Where does individual responsibility lie in the universal health care coverage system that is favoured for Barbados, and how do public health care facilities react to persons whose negligence creates a greater demand on medical resources?
A system of universal health care coverage speaks to funding from a common source, usually taxes, for all the population but a recent discussion on the medical care options facing Barbados, saw a number of participants asking how should costs and charges – if any- be applied to those who do not take basic measures to stave off preventable illnesses.
The reasoning behind such a query is that it may be unfair to other taxpayers who live healthily to carry the burden of others who disregard prevention advice and indulge in unhealthy practices that eventually lead to illnesses which are costly to treat.
“Where is personal responsibility in that matrix?,” asked Queen Elizabeth Hospital CEO, Dr Dexter James.
Continuing, he queried, “Is it right for you to knowingly have a particular disease condition, do not manage your particular condition and you present to the public health system and expect care to be provided, unfettered?”
“The protection of one’s right to care is inextricably linked to this whole question of personal responsibility,” he argued.
Dr James raised those points during discussions at the QEH’s Fourth Annual Healthcare Financing Symposium, held last month in the Henry Fraser Lecture Theatre of the University of the West Indies, Cave Hill Campus.
The theme of that discussion forum was Universal Health Coverage: A privilege of Right.
Examining that ‘right’, one of the discussion panelists, NIS Director Ian Carrington, gave a theoretically case. “So I am a chronic alcoholic. I have basically drank myself into a state where my kidneys and my liver are destroyed and therefore am I entitled to a kidney and liver transplant?”
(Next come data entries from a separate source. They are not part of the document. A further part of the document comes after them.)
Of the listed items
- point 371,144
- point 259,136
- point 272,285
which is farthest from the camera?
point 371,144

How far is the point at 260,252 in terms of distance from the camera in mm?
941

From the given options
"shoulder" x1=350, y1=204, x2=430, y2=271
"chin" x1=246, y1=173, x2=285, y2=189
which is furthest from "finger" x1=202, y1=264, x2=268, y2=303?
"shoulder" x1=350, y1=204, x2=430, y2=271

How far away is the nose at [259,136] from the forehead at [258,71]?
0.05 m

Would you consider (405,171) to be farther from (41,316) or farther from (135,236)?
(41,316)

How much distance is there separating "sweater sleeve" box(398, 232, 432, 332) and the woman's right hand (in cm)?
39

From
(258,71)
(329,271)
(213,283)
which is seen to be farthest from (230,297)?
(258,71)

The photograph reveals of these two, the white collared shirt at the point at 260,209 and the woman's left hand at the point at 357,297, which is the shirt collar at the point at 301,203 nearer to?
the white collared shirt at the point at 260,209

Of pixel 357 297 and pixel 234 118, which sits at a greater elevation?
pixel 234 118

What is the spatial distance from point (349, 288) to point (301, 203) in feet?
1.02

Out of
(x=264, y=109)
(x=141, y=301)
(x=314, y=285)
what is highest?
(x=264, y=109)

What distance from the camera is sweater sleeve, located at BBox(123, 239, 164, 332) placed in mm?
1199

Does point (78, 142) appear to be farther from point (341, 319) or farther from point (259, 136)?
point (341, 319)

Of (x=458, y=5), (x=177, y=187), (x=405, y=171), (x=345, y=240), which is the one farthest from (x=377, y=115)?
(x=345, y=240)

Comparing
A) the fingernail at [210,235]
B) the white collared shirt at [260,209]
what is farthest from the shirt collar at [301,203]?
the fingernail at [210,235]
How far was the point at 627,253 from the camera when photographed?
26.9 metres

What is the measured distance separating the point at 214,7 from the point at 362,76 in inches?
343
There was a suggestion from a member of the audience that there should perhaps be a demerit points system for ‘repeat offenders’ who turn up at public medical centres with the same preventable illness a number of times, and others with preventable diseases.
Responding to that suggestion with the aim of widening consideration of the dilemma of universal health care, Dr Reginald King asked, “would you deny care to someone with lung cancer because they smoked? Would you charge somebody for having HIV because they had unprotected sex?”
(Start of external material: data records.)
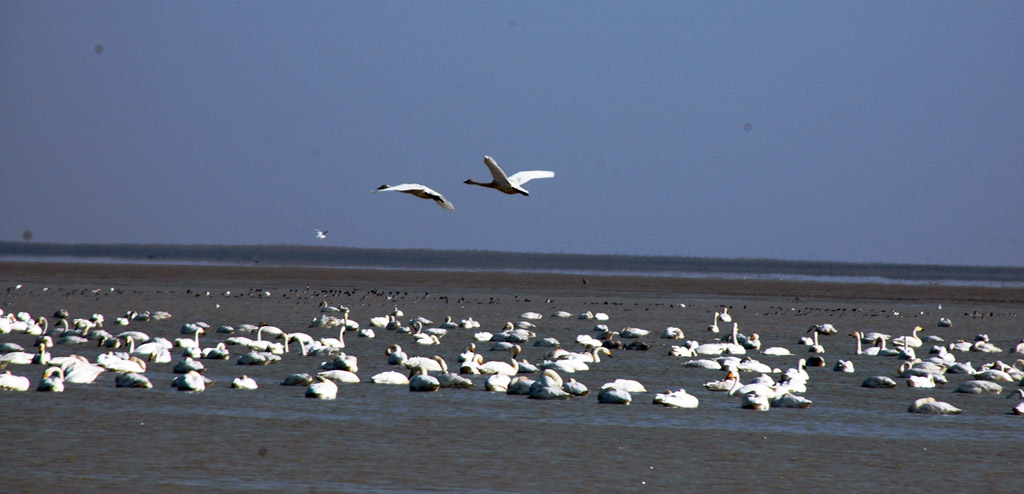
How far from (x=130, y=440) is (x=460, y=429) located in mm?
4163

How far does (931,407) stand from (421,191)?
28.9ft

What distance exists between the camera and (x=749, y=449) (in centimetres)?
1482

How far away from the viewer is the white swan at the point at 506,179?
15.9 metres

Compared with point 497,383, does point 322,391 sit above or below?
below

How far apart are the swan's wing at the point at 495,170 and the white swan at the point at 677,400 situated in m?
4.37

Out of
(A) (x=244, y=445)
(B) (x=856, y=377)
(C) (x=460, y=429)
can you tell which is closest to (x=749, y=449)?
(C) (x=460, y=429)

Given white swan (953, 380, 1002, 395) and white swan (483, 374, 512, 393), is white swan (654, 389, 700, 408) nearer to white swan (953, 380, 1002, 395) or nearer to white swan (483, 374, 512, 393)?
white swan (483, 374, 512, 393)

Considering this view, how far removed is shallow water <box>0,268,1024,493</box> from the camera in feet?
41.8

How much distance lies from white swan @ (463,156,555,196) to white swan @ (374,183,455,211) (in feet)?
2.47

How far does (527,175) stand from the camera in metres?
18.8

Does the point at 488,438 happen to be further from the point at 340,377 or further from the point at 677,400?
the point at 340,377

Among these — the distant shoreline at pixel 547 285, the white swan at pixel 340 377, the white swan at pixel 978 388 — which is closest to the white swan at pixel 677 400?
the white swan at pixel 340 377

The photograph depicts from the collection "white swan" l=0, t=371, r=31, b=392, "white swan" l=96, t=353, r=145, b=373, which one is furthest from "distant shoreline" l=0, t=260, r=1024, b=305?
"white swan" l=0, t=371, r=31, b=392

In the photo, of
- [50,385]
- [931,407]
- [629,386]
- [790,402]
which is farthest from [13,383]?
[931,407]
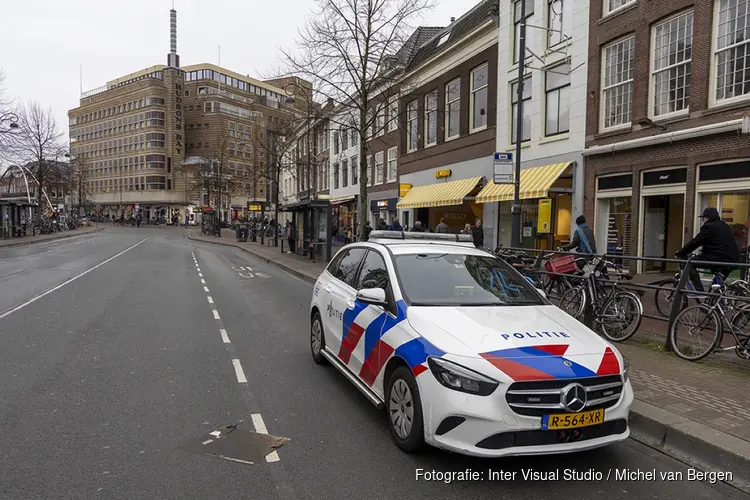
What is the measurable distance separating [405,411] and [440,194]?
20.6 metres

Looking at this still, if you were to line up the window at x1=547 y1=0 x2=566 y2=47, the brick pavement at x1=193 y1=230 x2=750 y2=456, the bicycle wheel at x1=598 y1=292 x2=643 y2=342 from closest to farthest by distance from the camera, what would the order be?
the brick pavement at x1=193 y1=230 x2=750 y2=456 < the bicycle wheel at x1=598 y1=292 x2=643 y2=342 < the window at x1=547 y1=0 x2=566 y2=47

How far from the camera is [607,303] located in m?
7.80

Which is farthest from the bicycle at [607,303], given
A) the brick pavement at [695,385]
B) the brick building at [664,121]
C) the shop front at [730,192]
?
the brick building at [664,121]

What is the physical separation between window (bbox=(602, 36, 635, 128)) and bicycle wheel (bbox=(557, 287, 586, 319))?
8.98m

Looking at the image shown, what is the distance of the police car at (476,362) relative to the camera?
352 centimetres

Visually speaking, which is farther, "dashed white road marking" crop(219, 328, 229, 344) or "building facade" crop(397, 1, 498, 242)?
"building facade" crop(397, 1, 498, 242)

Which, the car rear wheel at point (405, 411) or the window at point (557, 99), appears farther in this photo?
the window at point (557, 99)

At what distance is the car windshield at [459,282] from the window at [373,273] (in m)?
0.16

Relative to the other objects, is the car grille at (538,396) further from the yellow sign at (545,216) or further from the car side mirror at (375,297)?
the yellow sign at (545,216)

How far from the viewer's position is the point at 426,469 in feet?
12.6

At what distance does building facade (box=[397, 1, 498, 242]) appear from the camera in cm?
2188

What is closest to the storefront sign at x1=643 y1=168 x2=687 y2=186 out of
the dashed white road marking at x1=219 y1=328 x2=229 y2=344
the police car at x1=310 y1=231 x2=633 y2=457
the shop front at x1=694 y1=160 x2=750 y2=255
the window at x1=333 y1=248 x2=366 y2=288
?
the shop front at x1=694 y1=160 x2=750 y2=255

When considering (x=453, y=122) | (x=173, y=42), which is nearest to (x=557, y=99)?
(x=453, y=122)

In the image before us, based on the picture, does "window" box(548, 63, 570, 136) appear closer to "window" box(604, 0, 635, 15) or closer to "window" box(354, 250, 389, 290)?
"window" box(604, 0, 635, 15)
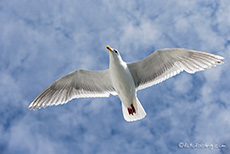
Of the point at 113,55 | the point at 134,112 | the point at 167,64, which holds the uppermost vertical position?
the point at 113,55

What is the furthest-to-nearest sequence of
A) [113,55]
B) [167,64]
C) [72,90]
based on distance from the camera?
[72,90], [167,64], [113,55]

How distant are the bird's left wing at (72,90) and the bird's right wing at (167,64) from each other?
2.49 ft

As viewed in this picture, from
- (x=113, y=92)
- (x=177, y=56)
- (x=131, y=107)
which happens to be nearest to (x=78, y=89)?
(x=113, y=92)

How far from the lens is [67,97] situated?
22.7 ft

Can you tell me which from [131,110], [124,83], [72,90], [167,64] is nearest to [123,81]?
[124,83]

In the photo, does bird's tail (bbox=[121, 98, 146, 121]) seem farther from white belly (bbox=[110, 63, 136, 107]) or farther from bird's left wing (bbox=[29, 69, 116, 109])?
bird's left wing (bbox=[29, 69, 116, 109])

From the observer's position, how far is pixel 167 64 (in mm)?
6391

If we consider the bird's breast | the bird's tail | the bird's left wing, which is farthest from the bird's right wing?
the bird's left wing

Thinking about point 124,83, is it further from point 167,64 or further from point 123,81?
point 167,64

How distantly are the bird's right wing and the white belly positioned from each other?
355 mm

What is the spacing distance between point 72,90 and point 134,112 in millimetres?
1633

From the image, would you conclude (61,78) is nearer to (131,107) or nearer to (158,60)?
(131,107)

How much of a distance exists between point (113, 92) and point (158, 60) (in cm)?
132

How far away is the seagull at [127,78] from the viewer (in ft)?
20.2
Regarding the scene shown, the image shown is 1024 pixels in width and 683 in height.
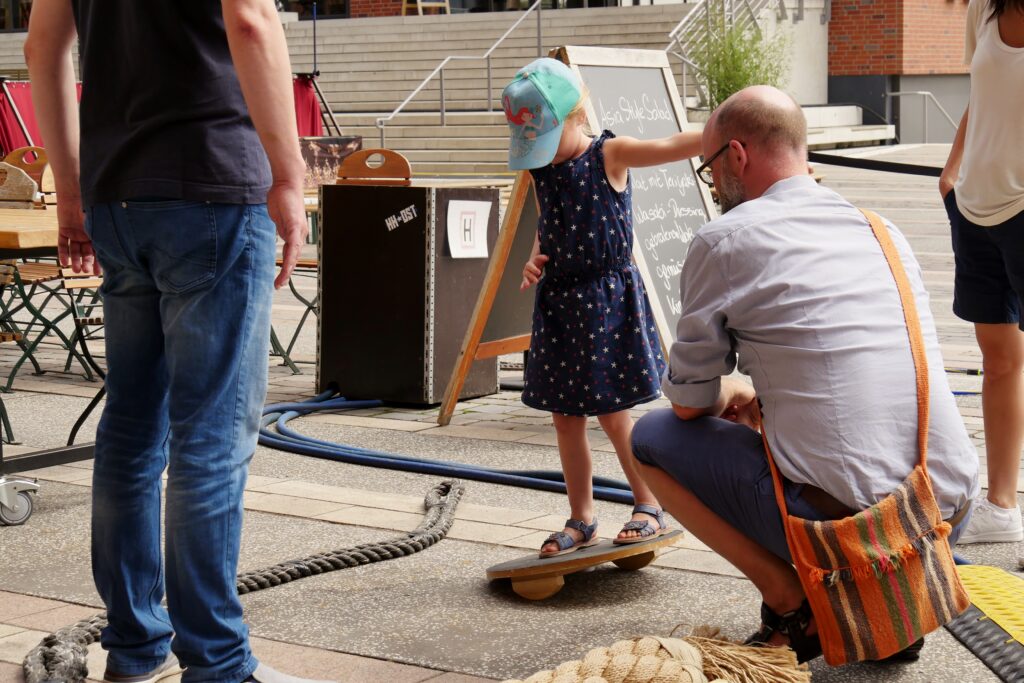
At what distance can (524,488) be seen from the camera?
193 inches

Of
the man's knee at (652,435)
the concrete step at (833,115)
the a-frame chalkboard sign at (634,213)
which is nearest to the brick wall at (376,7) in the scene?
the concrete step at (833,115)

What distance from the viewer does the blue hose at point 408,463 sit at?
4.80 m

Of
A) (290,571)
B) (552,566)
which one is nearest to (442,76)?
(290,571)

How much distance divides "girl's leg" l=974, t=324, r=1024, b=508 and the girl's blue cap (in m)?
1.42

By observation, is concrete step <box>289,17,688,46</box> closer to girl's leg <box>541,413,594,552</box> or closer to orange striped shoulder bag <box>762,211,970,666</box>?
girl's leg <box>541,413,594,552</box>

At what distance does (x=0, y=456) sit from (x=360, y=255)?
2434 millimetres

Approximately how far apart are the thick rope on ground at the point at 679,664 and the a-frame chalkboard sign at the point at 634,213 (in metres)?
3.15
These are the real issues and considerations that Barbados faces as it seeks to revamp the current broken health care system and use the pool of available money for more efficient provision of medical care.
A 2015 Ministry of Health study showed that Barbados averages $733 million per year on health care spending.
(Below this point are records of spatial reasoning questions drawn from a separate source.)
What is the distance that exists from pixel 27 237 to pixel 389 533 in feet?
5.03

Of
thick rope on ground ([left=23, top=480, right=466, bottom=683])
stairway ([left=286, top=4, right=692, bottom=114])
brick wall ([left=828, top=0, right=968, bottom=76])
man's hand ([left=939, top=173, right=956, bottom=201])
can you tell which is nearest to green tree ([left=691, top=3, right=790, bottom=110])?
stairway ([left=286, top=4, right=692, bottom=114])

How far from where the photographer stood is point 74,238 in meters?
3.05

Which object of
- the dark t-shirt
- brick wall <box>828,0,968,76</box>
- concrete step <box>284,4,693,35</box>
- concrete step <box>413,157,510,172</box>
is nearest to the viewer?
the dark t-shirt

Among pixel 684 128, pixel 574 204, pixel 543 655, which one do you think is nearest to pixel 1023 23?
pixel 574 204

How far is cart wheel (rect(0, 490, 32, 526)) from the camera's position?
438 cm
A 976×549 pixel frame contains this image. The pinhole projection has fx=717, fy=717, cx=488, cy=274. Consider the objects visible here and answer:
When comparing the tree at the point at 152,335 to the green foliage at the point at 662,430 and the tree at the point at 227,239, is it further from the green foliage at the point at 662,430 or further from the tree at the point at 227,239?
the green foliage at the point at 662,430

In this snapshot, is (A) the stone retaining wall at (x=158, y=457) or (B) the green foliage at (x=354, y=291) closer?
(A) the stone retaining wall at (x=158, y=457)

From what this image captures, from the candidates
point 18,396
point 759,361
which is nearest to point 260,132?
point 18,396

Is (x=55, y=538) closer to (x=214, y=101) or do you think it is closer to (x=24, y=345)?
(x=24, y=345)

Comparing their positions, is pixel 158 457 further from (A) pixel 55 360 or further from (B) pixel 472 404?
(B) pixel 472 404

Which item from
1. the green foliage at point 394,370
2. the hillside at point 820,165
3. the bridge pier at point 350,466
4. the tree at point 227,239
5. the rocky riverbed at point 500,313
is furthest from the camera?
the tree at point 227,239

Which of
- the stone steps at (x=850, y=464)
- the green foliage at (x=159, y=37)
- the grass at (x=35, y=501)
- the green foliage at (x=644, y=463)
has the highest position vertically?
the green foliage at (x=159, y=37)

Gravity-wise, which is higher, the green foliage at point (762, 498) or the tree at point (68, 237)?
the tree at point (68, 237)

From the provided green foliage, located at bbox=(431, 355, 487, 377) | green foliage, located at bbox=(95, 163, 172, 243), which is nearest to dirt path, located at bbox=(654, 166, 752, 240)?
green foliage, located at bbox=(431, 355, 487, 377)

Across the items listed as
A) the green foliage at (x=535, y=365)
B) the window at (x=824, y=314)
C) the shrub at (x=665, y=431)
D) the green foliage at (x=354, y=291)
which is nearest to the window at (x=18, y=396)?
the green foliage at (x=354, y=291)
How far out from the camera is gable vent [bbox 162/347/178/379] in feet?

Another panelist, the Health Ministry’s Director of Planning Danny Gill noted, “out of that $733 million, 39 per cent comes out of pocket. There is a rate set by the World Health Organization for out of pocket payments. It is 20 per cent. It means that we’re 19 per cent above what it should be”.
That 19 per cent above the universally accepted portion of personal payment for a population carries dire realities for people in Barbados, as Gill noted, “there are persons who are going into debt to finance health care”.
Gill sees universal health care as a system of giving access to all and having the money to provide it, but he pointed to an area of financial drain where those who ignore advice on preventative health practices may be lingering.
“Fifty per cent of the budget for the Barbados Drug Service goes to finance drugs for non-communicable diseases,” he said, adding that overall a lot of the health care dollars goes towards curative intervention and not prevention.
But NIS’ Ian Carrington insists that while Bajans ponder on these troubling issues that lie within the concept of universal health care suited for a developing country such as Barbados, provision of medical attention to all remains the way to go.
“Avoiding those questions does not eliminate the fact that if we allocate our resources in the best possible way, we can pull all of humanity up to a certain minimum standard,” he said and pointed to the United Nations Human Rights Declaration that places Social Security as Human Right Number 17, and health care is a sub-set of social security.